Sultan's subsequent work was about making compelling photographs that explore illusion and reality.
Pictures from Home, published in 1992, examined home, family and suburban domesticity in the late 20th century. Combining photographs of Sultan's parents with family snapshots, business photos, and home movie stills,
Pictures from Home was occasioned by his father's forced early retirement as vice president for sales of Schick Safety Razor.
Sultan portrayed his father as a kind of latter-day Willie Loman, a Corporate Everyman put out to pasture, his most iconic image being a portrait of Irving Sultan in a blue business suit sitting on a bed. Mr. Sultan, however, insisted, "That's not me" when he saw his vacant expression in his son's photograph.
"When you photograph me," Irving Sultan complained, "I feel everything leave me. The blood drains from my face, my eyelids droop, my thoughts disappear."
Sultan told his parents not to smile in any of the
Pictures from Home photographs because he did not want them to be emotionally engaging. He explained that his interest lay in the tension he created between that which is depicted and the construction of the photograph.
"In my work there is a lot of ambivalence, wanting it [the photograph] to be true, knowing it's not,” Sultan took it as a given that the presence of a photographer and of a camera inevitably changes that which they attempt to depict. By including his father's objections and disavowals in the text of
Pictures from Home, Sultan subverted not only his photographs but himself.

_Required action 1_:
In the Pictures from Home excerpt, reproduce the text from "Sultan portrayed his" up to and including "of the photograph.", swapping "blue" for "gray".
_Required action 2_:
According to the Pictures from Home excerpt, what position did Sultan's father hold at Schick Safety Razor before his forced early retirement?
_Required action 3_:
Using the Pictures from Home excerpt, state whether each statement agrees with it, answering yes or no and quoting the deciding words: (a) Pictures from Home was published in 1992. (b) Sultan asked his parents to smile in the photographs. (c) Irving Sultan accepted his portrait as a true likeness of himself.
The listing that comes next is separate material, unrelated to the excerpt above.

_Stored data entries_:
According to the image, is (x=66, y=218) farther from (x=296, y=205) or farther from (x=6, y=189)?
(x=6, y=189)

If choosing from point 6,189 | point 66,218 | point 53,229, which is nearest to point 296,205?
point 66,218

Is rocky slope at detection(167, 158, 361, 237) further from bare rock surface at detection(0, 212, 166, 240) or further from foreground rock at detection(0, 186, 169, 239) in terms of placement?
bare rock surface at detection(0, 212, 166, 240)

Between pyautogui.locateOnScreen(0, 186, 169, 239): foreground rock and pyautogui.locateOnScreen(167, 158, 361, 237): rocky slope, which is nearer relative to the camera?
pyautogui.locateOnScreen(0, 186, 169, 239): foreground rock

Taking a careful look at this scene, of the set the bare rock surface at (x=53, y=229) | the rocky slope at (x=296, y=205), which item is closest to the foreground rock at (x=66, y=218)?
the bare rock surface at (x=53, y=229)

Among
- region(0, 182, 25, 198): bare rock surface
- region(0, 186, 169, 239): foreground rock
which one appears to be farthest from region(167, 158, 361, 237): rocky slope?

_Answer area 1_:
Sultan portrayed his father as a kind of latter-day Willie Loman, a Corporate Everyman put out to pasture, his most iconic image being a portrait of Irving Sultan in a gray business suit sitting on a bed. Mr. Sultan, however, insisted, "That's not me" when he saw his vacant expression in his son's photograph.
"When you photograph me," Irving Sultan complained, "I feel everything leave me. The blood drains from my face, my eyelids droop, my thoughts disappear."
Sultan told his parents not to smile in any of the
Pictures from Home photographs because he did not want them to be emotionally engaging. He explained that his interest lay in the tension he created between that which is depicted and the construction of the photograph.

_Answer area 2_:
Vice president for sales.

_Answer area 3_:
(a) Yes: "Pictures from Home, published in 1992"
(b) No: "Sultan told his parents not to smile"
(c) No: "That's not me"